As if on cue, the Congressional Budget Office estimated Tuesday that Americans have lost $2 trillion in retirement savings in the past 15 months.

Still, many observers point to the importance of having an economic stimulus bill — a second stimulus bill, for the first has come and gone — on top of the Wall Street bailout. The House-passed proposal would increase funding for homeless kids, food stamps and state Medicaid programs — the very programs that get squeezed in difficult financial times.

Budget hawks argue that the country can little afford adding to deficits. “At some point we have to put the some breaks on the Treasury,” said Steve Ellis, vice president of Taxpayers for Common Sense, a budget watchdog group.

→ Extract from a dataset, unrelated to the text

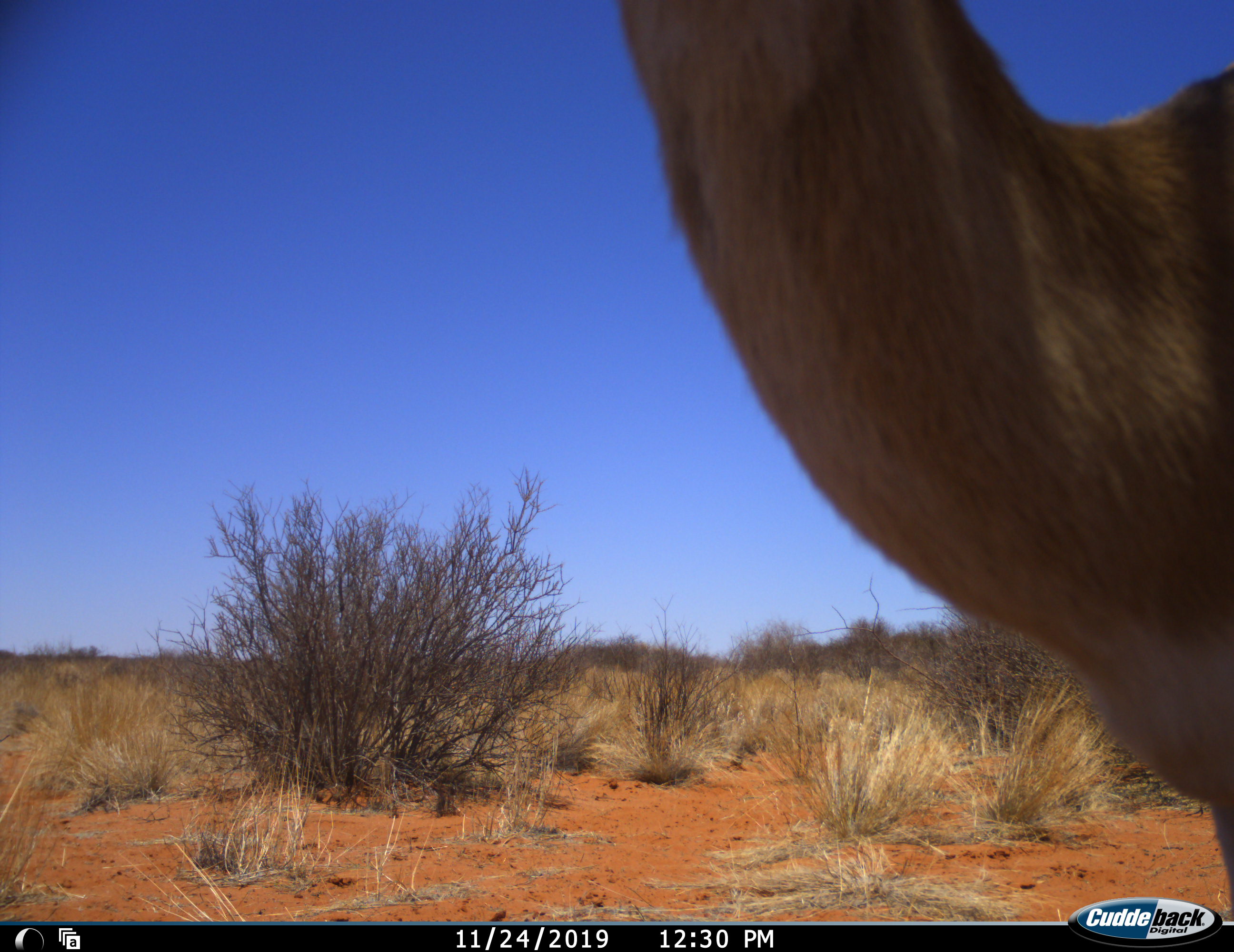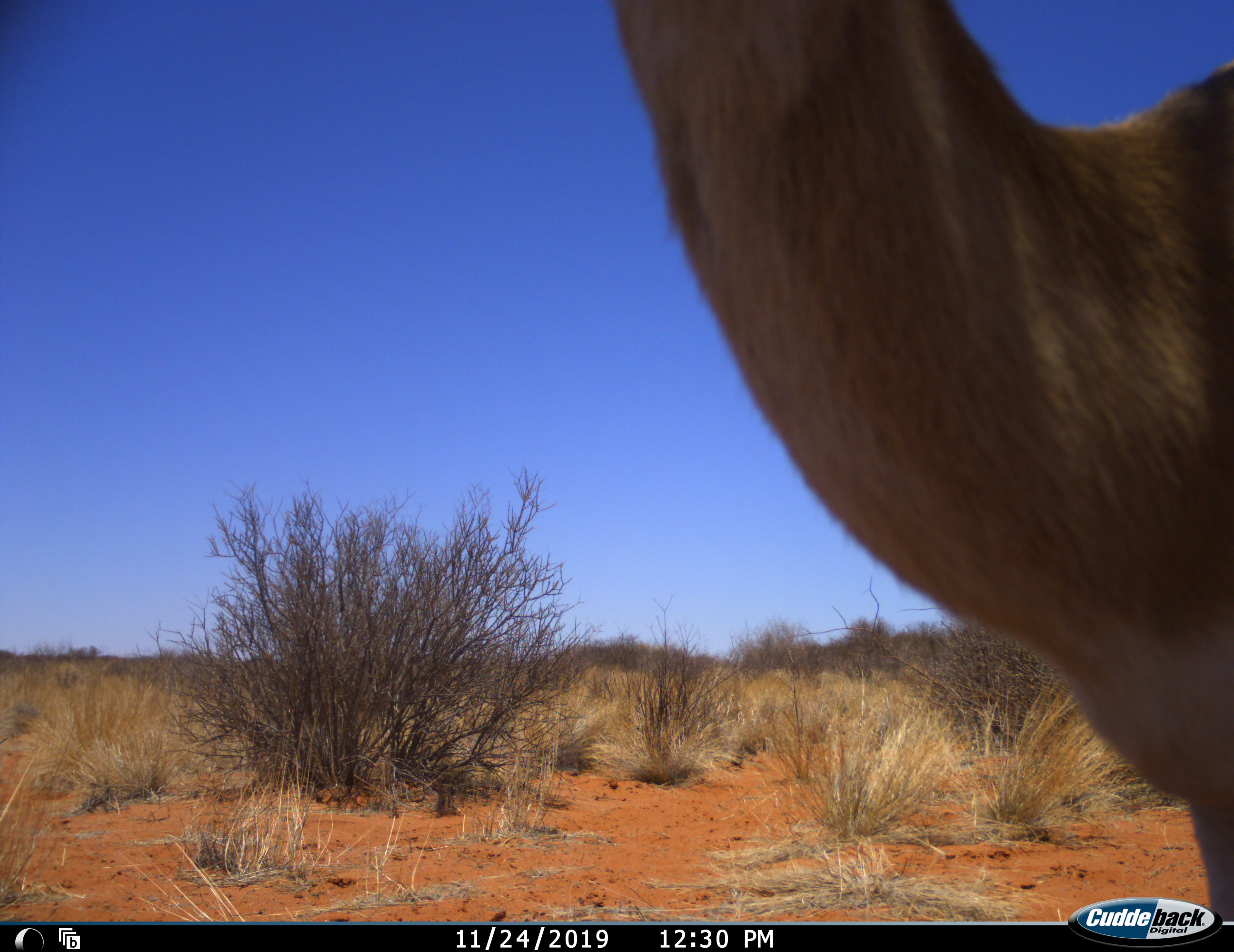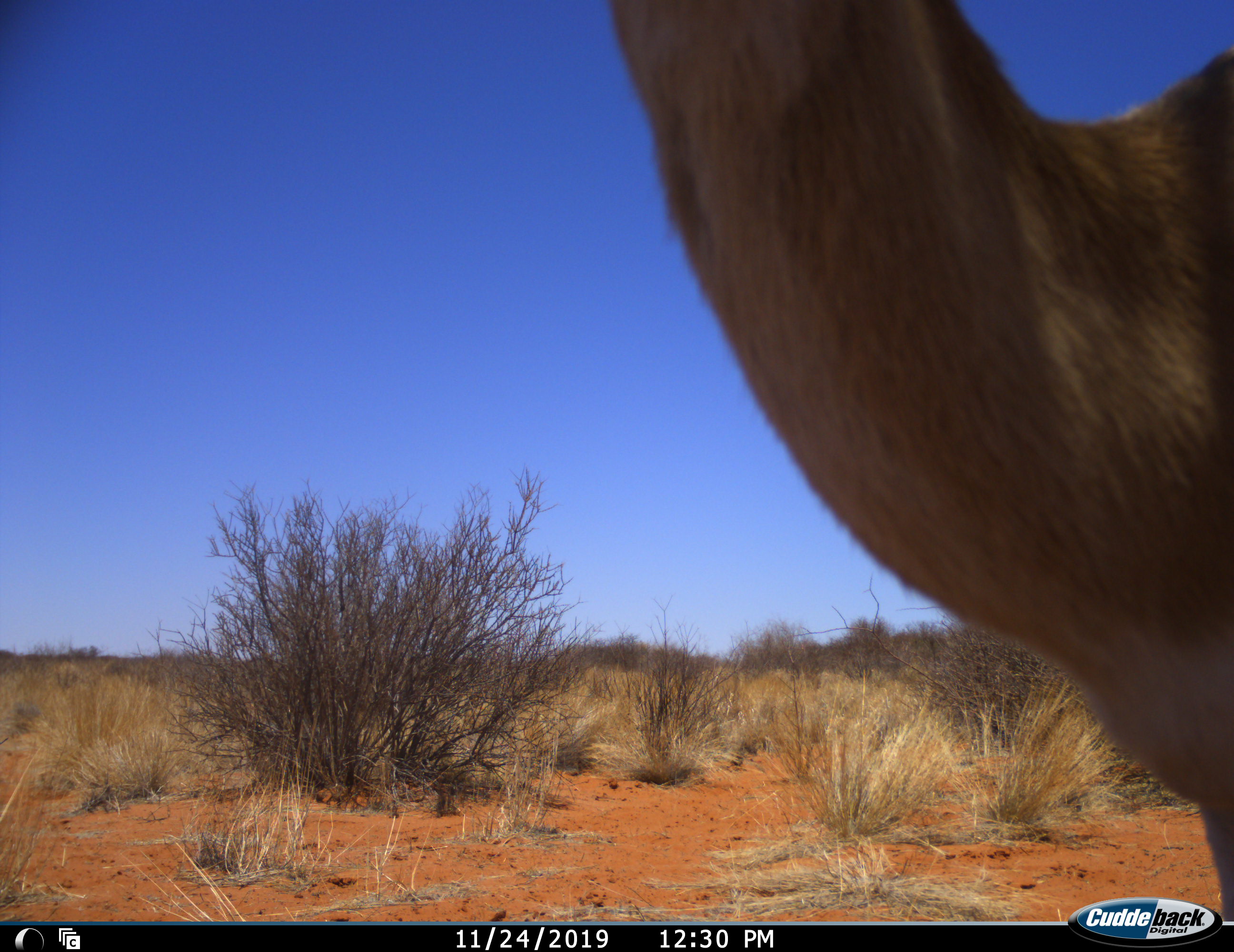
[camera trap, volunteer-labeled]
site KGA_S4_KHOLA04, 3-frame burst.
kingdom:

Jagadeesh Gokhale, an economist at the libertarian Cato Institute, agreed, arguing that spending increases showered on social programs during recessions almost never revert to lower levels during booms. “If we pass a liberalization of the enrollment rules today,” Gokhale said, “they will become entrenched.”

Yet without the stimulus, some advocates say, the costs would be even steeper. “States will begin very serious discussions about cutting health care,” said Bruce Lesley, president of First Focus, a child-welfare group. “The uninsured rate could skyrocket.”

On Tuesday, the Center on Budget and Policy Priorities, or CBPP, a liberal policy analysis group, issued a report revealing that the weak economy — not the credit crunch — remains the most significant obstacle as states struggle to provide basic services under ever-tightening budgets. Increases in joblessness lead not only to the heightened need for public services, the report points out, but also to decreased revenues. The squeeze comes from both sides.

The Wall Street bailout, said Chad Stone, chief economist at CBPP, “in no way obviates the need for fiscal stimulus. They should have done both.”

There might yet be time. The Senate is scheduled to return to Washington on Nov. 17, leaving one last opportunity to tackle the House-passed stimulus bill this year.